Participants in this study must be enrolled in the TS - EPI study (IRB# 16.0179) which provides the spinal cord epidural implant and training interventions. You will receive two sets of interventions, each one lasting 80 sessions for a total of 160 sessions. Assessments for bowel function and quality of life will be performed as part of this study and are conducted at baseline/pre-training, post-Intervention 1, post-Intervention 2, and at the 6-month and 12-month follow-ups.
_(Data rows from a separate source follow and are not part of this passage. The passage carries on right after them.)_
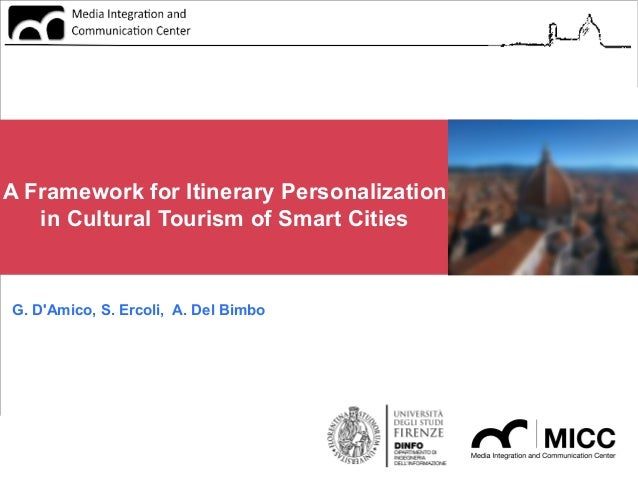 A Framework for Itinerary Personalization in Cultural Tourism of Smart Cities  G. D'Amico, S. Ercoli, A. Del Bimbo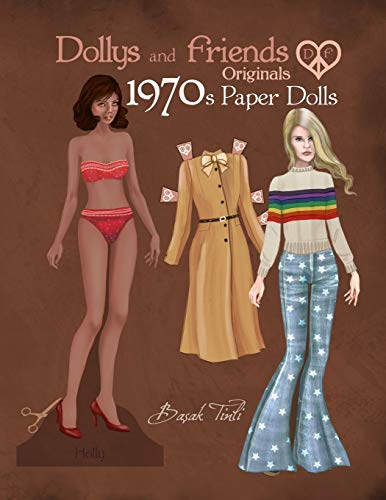 Dollys and Friends Originals 1970s Paper Dolls: Seventies Vintage Fashion Dress Up Paper Doll Collection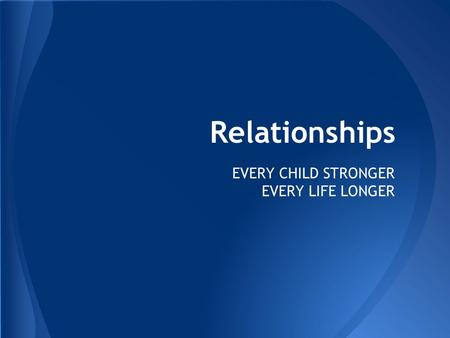 Relationships EVERY CHILD STRONGER EVERY LIFE LONGER.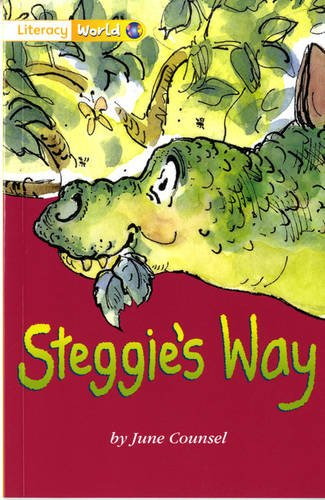 Literacy World Fiction Stage 1 Steggie's Way By Edited by June Counsel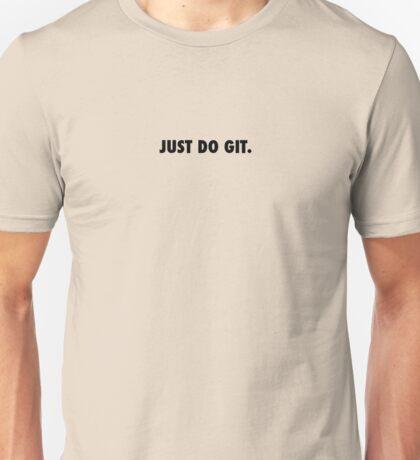 JUST DO GIT. Unisex T-Shirt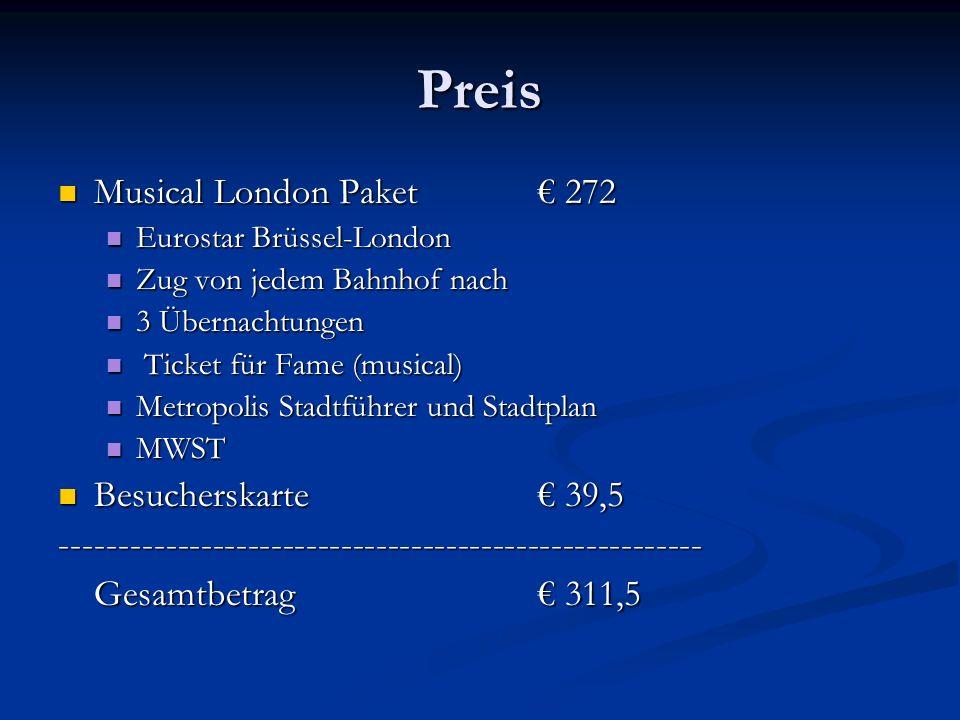 Preis Musical London Paket 272 Musical London Paket 272 Eurostar Brüssel-London Eurostar Brüssel-London Zug von jedem Bahnhof nach Zug von jedem Bahnhof nach 3 Übernachtungen 3 Übernachtungen Ticket für Fame (musical) Ticket für Fame (musical) Metropolis Stadtführer und Stadtplan Metropolis Stadtführer und Stadtplan MWST MWST Besucherskarte 39,5 Besucherskarte 39,5------------------------------------------------------- Gesamtbetrag 311,5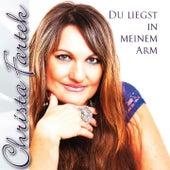 Du liegst in meinem Arm by Christa Fartek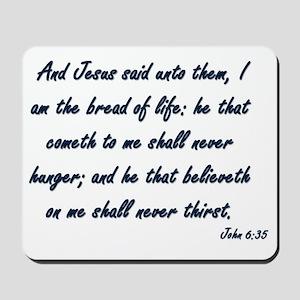 I am the bread of life Mousepad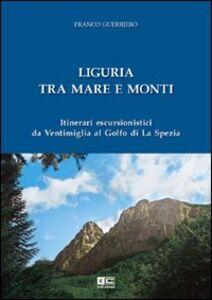 Liguria tra mare e monti. Itinerari escursionistici da Ventimiglia al Golfo di La Spezia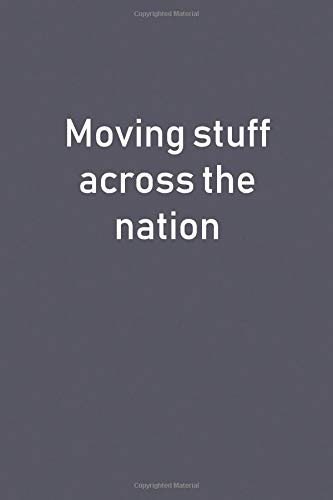 Moving Stuff Across The Nation: Lined Notebook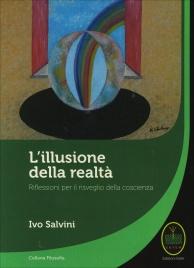 L'ILLUSIONE DELLA REALTà Riflessioni per il risveglio della coscienza di Ivo Salvini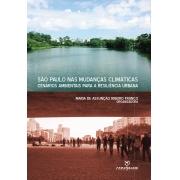 São Paulo nas mudanças climáticas: cenários ambientais para a resiliência urbana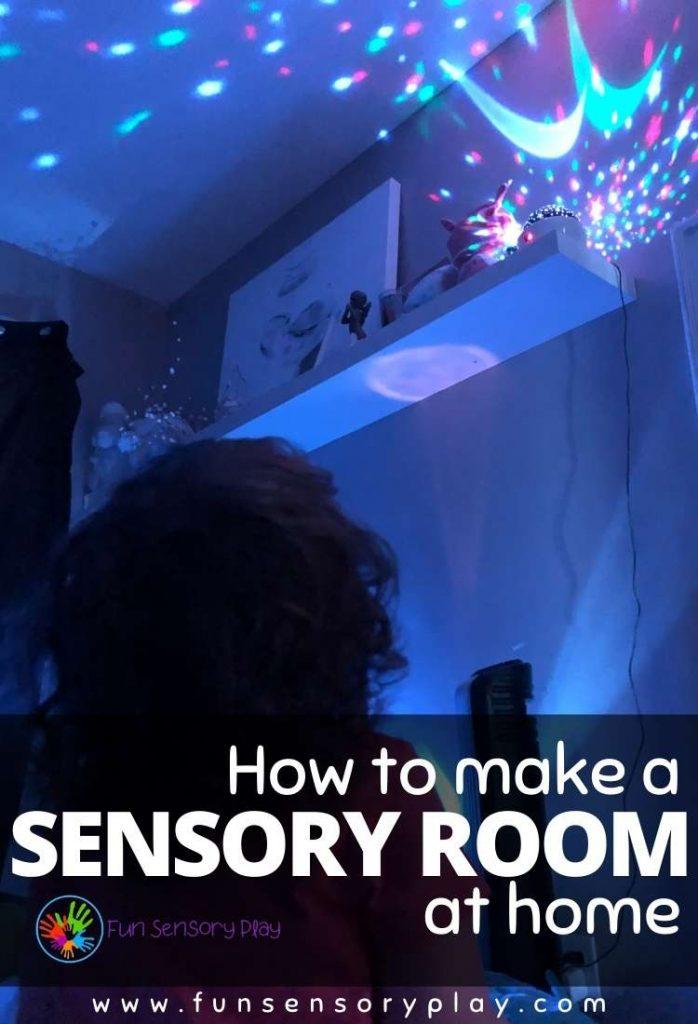 How to make a sensory room at home
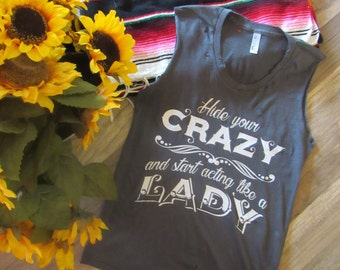 Hide your crazy and start acting like a LADY/ Tattered & Torn Vintage muscle tank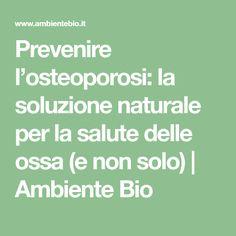 Prevenire l'osteoporosi: la soluzione naturale per la salute delle ossa (e non solo) | Ambiente Bio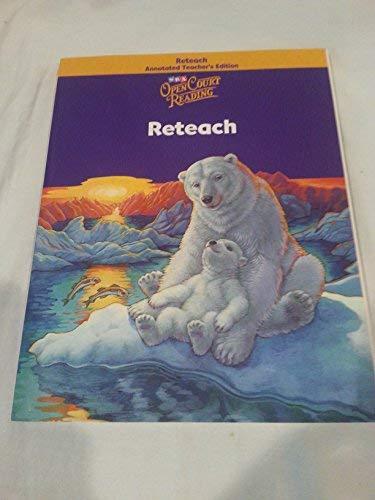 Open Court Reading : Reteach Annotated Teacher Edition -grade 4 2002 ()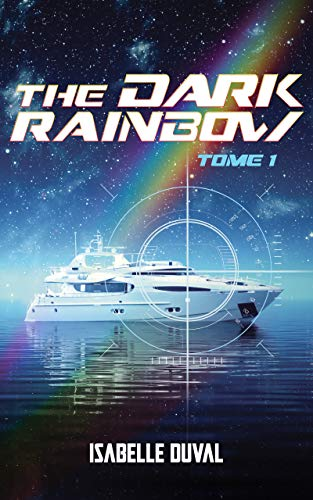 Couverture du livre The Dark Rainbow tome 1: Le côté sombre de l'arc-en-ciel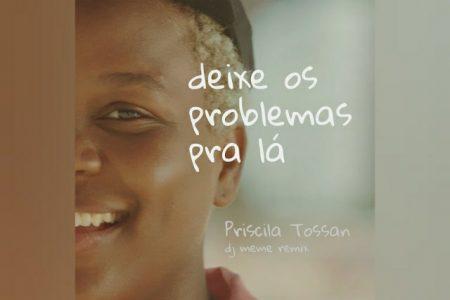 """PRISCILA TOSSAN APRESENTA A VERSÃO REMIX DE """"DEIXA OS PROBLEMAS PRA LÁ"""", COM A COLABORAÇÃO DO DJ E PRODUTOR MEMÊ"""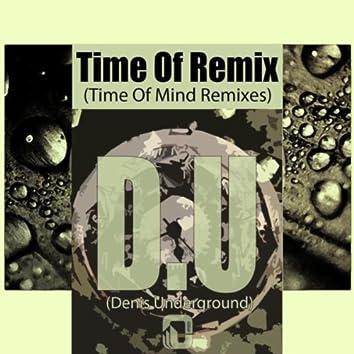 Time of Mind Remixes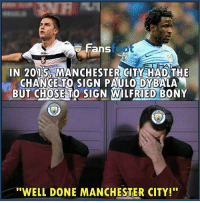 "Be Like, Memes, and Manchester City: o Fans  Fans  foot  IN 2015 MANCHESTERCITYHAD THE  CHANCE TO SIGN PAULO DYBALA  ' BUT CHOSE TO SIGN FRI BONY  ED  ""WELL DONE MANCHESTER CITY!"" Manchester City fans be like"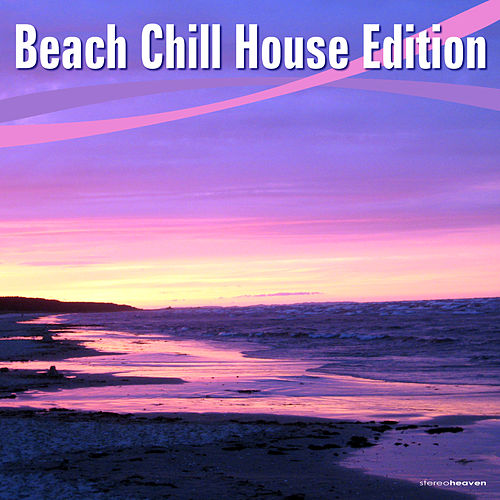 Play & Download Beach Chill House Edition by Various Artists | Napster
Your participation in this study will last up to 24 months.

• Study Type: Interventional
• Enrollment (Estimated): 36
• Phase: Not Applicable

Contacts and Locations

• Study Contact: Name: Susan Harkema, PhD; Phone Number: 502-581-8747; Email: susan.harkema@louisville.edu
• Study Contact Backup: Name: Lee Ann Zeller-Noe; Phone Number: 502-581-8747; Email: lee.zellernoe@louisville.edu

Study Locations

• United States
  • Kentucky
    • Louisville, Kentucky, United States, 40202
      • Recruiting
      • University of Louisville
      • Contact: Susan Harkema, PhD
    • Louisville, Kentucky, United States, 40202
      • Recruiting
      • Frazier Rehab Institute
      • Contact: Susan Harkema, PhD; Phone Number: 502-581-8747

Participation Criteria

Eligibility Criteria

• Ages Eligible for Study: 18 years to 75 years (Adult, Older Adult)
• Accepts Healthy Volunteers: No

Description

Inclusion Criteria:

• At least 18 years of age at the time of enrollment
• At least 2 years post injury
• Non-progressive spinal cord injury
• Stable medical condition
• Unable to voluntarily move all joints of the legs
• Unable to stand independently
• Cardiovascular dysfunction including presence of persistent resting low blood pressures and/or symptoms of autonomic dysreflexia and/or orthostatic hypotension and/or dysregulation in response to postural changes and/or highly variable blood pressures in 24 hour period
• Bowel dysfunction as a result of spinal cord injury

Exclusion Criteria:

• Ventilator dependent
• Untreated painful musculoskeletal dysfunction, unhealed fracture or pressure sore
• Untreated psychiatric disorder or ongoing drug abuse
• Colostomy bag
• Any implanted pump (i.e., baclofen pump, pain pump, etc)
• Cardiovascular or bowel dysfunction unrelated to SCI
• Ongoing nicotine use
• Pregnant at the time of enrollment or planning to become pregnant during the time course of the study

Study Plan

How is the study designed?

Design Details

• Primary Purpose: Treatment
• Allocation: Randomized
• Interventional Model: Crossover Assignment
• Masking: None (Open Label)

Number of Arms

4

Arms and Interventions

Participant Group / Arm	Intervention / Treatment
Experimental: Epidural stimulation for blood pressure without stand; To assess whether epidural stimulation, used for regulating blood pressure without standing, is neuromodulatory for bowel motility after motor complete SCI	Device: Stimulation for blood pressure without stand; Consists of 80 daily training sessions using epidural stimulation optimized for blood pressure for up to 6 hours of stimulation a day.
Experimental: Epidural stimulation for blood pressure with stand; To assess whether epidural stimulation, used for regulating blood pressure with standing, is neuromodulatory for bowel motility after motor complete SCI	Device: Stimulation for blood pressure with stand; Consists of 80 daily sessions similar to the 1st intervention (without stand) plus 2 hours of epidural stimulation optimized for stand training.
Experimental: Epidural stimulation for trunk and core without stand; To assess whether epidural stimulation, used for activating the trunk and core musculature without standing, is neuromodulatory for bowel evacuation after motor complete SCI	Device: Stimulation for trunk and core without stand; Consists of 80 daily training sessions using epidural stimulation optimized for trunk/core/voluntary function for up to 6 hours of stimulation a day.
Experimental: Epidural stimulation for trunk and core with stand; To assess whether epidural stimulation, used for activating the trunk and core musculature with standing, is neuromodulatory for bowel evacuation after motor complete SCI	Device: Stimulation for trunk or core with stand; Consists of 80 daily sessions similar to the 1st intervention (without stand) plus 2 hours of epidural stimulation optimized for stand training.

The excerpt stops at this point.